Tribune. Nous prenons note du fait que les principaux acteurs de la communauté internationale ont, au nom de la stabilité, accepté les résultats des dernières élections en République démocratique du Congo (RDC). Ce faisant, ils font défaut à la fois au peuple congolais et aux objectifs de développement durable des Nations unies, qui préconisent des « institutions redevables et inclusives ».

Les résultats compilés par la Commission électorale nationale indépendante (CENI), divulgués à la presse, confirment ceux de l’Eglise catholique, qui avait déployé 40 000 observateurs sur la totalité du territoire : ils montrent que Martin Fayulu, le candidat de la coalition de l’opposition, a remporté l’élection présidentielle, non pas d’un fil, mais haut la main. Et pourtant, après une semaine de tergiversations et d’intenses négociations, la CENI a annoncé la victoire de Félix Tshisekedi. C’est une défaite pour la démocratie.

Un futur gouvernement sans légitimité

Dans la région comme au-delà, nombreux sont ceux qui arguent que, quels que soient ses défauts, cette élection a au moins permis de sortir de la longue présidence de Joseph Kabila, et constitue le pari le plus à même de préserver la stabilité de la RDC et, au-delà, de la région des Grands-Lacs. Il se pourrait bien qu’ils perdent sur les deux tableaux.

D’abord parce que, si Joseph Kabila a effectivement quitte ses fonctions, lui et ses acolytes continueront selon toute vraisemblance à contrôler tous les leviers du pouvoir. C’est bien sa coalition politique, ayant remporté une écrasante (et improbable) majorité de sièges aux législatives, qui déterminera en définitive le choix du premier ministre, lequel dirigera à son tour les principaux ministères et agences de sécurité du gouvernement.

Ensuite, parce que même si l’élection de Félix Tshisekedi a pu permettre d’éviter à court terme des troubles majeurs à Kinshasa, le nouveau gouvernement manquera de légitimité véritable et son autorité risque d’être mise en cause de façon répétée. Et sans cette légitimité, le nouveau gouvernement aura du mal à entreprendre les nombreuses réformes de fond dont la RDC a si urgemment besoin.

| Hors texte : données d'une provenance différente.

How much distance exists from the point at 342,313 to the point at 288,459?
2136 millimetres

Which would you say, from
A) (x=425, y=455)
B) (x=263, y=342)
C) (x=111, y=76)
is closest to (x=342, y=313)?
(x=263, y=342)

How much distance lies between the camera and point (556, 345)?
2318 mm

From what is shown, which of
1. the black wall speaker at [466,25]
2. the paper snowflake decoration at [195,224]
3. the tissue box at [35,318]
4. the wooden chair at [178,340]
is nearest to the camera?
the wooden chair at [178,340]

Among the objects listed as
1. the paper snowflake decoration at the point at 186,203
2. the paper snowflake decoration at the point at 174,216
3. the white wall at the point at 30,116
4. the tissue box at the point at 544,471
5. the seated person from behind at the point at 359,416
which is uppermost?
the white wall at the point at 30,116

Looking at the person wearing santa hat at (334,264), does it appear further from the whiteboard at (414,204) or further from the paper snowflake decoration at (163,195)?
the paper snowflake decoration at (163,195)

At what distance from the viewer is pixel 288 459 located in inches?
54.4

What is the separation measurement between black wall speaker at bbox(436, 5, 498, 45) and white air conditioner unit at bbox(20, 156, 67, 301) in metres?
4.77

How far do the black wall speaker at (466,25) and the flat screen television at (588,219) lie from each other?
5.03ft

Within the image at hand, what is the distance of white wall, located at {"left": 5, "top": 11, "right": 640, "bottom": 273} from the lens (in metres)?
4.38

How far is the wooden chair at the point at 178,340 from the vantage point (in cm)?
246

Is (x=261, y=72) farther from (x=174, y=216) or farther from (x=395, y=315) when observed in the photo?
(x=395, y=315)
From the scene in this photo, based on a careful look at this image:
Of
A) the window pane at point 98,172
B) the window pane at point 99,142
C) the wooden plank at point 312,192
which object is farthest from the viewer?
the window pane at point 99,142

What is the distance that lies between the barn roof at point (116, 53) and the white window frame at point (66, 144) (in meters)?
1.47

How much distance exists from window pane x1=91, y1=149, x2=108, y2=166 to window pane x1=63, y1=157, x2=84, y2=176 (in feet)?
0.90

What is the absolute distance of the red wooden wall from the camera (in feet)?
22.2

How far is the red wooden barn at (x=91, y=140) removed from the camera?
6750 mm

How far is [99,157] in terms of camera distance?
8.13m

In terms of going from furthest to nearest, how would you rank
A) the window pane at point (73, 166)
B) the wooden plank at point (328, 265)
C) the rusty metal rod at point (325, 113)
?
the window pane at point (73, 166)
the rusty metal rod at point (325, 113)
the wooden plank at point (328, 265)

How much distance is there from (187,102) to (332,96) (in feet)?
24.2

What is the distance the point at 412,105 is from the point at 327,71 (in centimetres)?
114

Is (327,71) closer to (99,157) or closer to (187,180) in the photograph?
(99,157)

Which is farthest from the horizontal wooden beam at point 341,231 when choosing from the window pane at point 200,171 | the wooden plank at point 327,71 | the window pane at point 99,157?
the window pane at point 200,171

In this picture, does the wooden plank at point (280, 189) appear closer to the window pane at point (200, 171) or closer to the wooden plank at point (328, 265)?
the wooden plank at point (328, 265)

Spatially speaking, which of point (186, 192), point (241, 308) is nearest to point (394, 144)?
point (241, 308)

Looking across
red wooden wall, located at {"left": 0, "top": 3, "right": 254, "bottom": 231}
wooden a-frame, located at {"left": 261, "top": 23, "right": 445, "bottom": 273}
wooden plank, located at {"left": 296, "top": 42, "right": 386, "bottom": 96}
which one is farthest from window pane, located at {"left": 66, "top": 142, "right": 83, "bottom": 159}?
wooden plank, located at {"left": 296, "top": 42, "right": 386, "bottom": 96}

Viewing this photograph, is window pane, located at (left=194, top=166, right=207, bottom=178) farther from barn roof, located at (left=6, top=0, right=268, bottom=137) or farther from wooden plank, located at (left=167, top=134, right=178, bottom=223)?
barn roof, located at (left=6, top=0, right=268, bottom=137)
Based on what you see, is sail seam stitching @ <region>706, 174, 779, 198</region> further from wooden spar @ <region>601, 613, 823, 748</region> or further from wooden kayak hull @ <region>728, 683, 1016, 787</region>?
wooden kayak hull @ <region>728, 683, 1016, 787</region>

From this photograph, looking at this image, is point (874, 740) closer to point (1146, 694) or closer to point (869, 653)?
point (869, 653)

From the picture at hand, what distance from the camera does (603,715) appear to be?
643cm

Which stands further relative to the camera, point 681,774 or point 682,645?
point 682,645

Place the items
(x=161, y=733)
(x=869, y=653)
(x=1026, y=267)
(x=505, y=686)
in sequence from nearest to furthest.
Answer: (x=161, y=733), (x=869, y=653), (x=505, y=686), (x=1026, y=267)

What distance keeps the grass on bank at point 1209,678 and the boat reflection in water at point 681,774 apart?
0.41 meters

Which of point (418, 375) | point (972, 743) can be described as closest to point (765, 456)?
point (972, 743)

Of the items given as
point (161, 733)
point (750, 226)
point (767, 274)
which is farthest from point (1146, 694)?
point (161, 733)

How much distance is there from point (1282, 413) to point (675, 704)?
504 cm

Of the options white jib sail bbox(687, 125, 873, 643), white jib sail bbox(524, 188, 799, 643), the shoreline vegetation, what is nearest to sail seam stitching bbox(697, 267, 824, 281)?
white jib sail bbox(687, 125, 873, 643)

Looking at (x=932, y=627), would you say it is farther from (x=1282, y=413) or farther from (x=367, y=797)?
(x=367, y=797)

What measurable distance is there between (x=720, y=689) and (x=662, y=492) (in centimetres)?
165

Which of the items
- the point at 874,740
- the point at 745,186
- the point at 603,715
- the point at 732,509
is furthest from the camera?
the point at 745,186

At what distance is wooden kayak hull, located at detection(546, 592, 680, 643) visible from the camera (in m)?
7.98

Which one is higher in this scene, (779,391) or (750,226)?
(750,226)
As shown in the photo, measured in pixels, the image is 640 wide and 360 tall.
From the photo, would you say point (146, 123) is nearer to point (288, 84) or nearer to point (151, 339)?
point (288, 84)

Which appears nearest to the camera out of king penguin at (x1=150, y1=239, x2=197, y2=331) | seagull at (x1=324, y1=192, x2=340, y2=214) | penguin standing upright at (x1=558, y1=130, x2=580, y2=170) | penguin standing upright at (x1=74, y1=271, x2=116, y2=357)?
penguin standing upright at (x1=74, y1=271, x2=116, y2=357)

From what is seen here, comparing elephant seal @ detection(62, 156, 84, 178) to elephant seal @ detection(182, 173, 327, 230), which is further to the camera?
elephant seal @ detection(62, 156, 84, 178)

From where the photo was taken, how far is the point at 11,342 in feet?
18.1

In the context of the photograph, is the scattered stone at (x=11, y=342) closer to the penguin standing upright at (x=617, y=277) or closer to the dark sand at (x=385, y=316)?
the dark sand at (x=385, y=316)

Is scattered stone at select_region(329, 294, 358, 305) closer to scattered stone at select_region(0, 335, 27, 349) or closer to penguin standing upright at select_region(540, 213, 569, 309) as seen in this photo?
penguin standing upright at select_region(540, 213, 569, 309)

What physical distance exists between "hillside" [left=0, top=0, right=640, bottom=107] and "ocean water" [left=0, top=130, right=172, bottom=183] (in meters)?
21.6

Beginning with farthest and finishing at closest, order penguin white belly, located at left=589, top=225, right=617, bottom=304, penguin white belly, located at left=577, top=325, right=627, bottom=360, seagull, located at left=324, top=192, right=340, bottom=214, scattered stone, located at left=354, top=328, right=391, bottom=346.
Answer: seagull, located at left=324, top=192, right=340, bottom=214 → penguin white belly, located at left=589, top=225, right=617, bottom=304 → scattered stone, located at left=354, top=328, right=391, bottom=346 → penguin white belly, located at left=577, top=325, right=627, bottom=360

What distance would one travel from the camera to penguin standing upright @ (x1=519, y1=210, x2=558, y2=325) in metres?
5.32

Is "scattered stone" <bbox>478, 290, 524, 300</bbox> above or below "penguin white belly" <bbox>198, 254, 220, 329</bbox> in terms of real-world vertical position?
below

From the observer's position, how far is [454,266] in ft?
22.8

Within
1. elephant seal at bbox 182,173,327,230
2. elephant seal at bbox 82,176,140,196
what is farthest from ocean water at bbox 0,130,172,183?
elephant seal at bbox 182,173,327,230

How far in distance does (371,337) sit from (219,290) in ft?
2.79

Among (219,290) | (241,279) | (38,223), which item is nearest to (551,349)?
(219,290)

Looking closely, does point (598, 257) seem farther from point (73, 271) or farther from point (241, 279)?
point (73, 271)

Kofi Annan a souvent rappelé que la légalité ne confère pas nécessairement la légitimité. Nous avons vu à maintes reprises des dirigeants mis en place par des manœuvres légales qui échouèrent en définitive à leur conférer la légitimité dont ils avaient besoin pour diriger efficacement leur pays, notamment en période de crise. La communauté internationale devrait s’en souvenir, au moment où elle se demande comment réagir à la crise postélectorale qui a éclaté au Congo.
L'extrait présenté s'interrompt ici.